Growth prospects increase for the Canary Islands

The Chamber of Commerce raises its growth forecast for the Islands from 7% to 9%.

In light of the excellent results of the Business Confidence Indicator in its January survey, the Chamber of Commerce of Santa Cruz de Tenerife has revised upwards its economic growth forecast for 2022, from 7% to 9%.

A more positive estimate that is based on the growth recorded in business confidence for the first quarter of the year: the Archipelago breaks with expectations of decline and advances by 4.4%, leading the national ranking, only behind the Basque Country and significantly above the national average, whose confidence increased by 1.4%.

So much so that a third (31.4%) of the entire business fabric of the Canary Islands claimed to have improved their activity in the last quarter of the year compared to the previous one, while 54.6% were able to maintain the same results and only 14% claimed to have reduced their turnover.

These data, therefore, show a growth in business confidence never seen in the first quarter of the year since the harmonised ECI has been compiled. A significant increase which, moreover, is reflected in all sectors of activity, and which the president of the provincial Chamber, Santiago Sesé, valued.

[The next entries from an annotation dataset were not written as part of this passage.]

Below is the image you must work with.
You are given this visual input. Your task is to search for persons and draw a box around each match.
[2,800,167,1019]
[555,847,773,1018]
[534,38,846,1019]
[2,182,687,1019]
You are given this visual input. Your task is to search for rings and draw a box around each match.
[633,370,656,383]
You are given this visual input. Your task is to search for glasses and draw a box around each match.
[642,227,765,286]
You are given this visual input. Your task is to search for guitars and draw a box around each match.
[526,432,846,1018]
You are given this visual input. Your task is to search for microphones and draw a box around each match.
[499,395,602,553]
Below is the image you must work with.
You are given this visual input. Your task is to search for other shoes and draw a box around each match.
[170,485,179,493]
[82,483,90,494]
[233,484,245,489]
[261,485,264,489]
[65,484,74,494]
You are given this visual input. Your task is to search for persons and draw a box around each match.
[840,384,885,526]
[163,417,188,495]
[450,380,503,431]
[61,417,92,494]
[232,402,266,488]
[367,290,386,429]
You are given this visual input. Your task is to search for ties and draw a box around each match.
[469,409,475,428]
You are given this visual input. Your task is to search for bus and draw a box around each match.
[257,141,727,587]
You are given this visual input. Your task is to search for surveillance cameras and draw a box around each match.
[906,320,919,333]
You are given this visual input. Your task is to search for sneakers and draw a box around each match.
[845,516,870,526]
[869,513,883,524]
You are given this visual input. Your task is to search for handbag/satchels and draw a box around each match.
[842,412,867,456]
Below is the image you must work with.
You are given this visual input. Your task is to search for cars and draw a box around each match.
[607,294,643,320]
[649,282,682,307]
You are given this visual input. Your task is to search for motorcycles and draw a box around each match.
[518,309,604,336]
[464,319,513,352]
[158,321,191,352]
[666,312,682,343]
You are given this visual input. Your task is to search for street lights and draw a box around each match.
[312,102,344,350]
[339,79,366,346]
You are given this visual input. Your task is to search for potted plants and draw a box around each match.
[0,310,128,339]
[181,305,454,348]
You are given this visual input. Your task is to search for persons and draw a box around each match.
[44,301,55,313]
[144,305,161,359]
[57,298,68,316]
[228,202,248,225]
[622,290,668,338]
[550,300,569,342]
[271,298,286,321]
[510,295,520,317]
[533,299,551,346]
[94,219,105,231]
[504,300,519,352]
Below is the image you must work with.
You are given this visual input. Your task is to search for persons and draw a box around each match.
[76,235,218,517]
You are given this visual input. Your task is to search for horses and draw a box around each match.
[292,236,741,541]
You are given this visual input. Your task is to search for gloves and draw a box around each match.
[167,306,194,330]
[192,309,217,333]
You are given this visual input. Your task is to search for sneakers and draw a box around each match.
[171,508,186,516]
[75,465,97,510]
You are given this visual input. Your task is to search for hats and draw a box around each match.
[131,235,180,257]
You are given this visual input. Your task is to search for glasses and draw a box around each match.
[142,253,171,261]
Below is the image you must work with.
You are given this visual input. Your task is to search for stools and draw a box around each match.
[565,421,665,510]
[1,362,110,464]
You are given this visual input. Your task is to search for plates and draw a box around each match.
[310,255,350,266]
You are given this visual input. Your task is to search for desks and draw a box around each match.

“There is no doubt that the Canary Islands has closed a year 2022 that we can classify as positive, and the initial forecasts for 2023 also indicate that it will be a year of economic growth, but of less intensity due not only to geopolitical uncertainty or inflation, but also because of the effects that the rise in interest rates will have on the loss of purchasing power of families and on the financial costs of companies. Therefore, to counterbalance these situations, we at the Chamber believe that it is necessary to activate all avenues of investment, both private and public, in addition to exploring options for collaboration between the two, thereby generating greater dynamism in the Canary Islands economy this year,” he said.

However, he acknowledged that there are problems such as over-qualification, but also poor training, as more than 50% of those on the unemployment lists do not even have compulsory secondary education.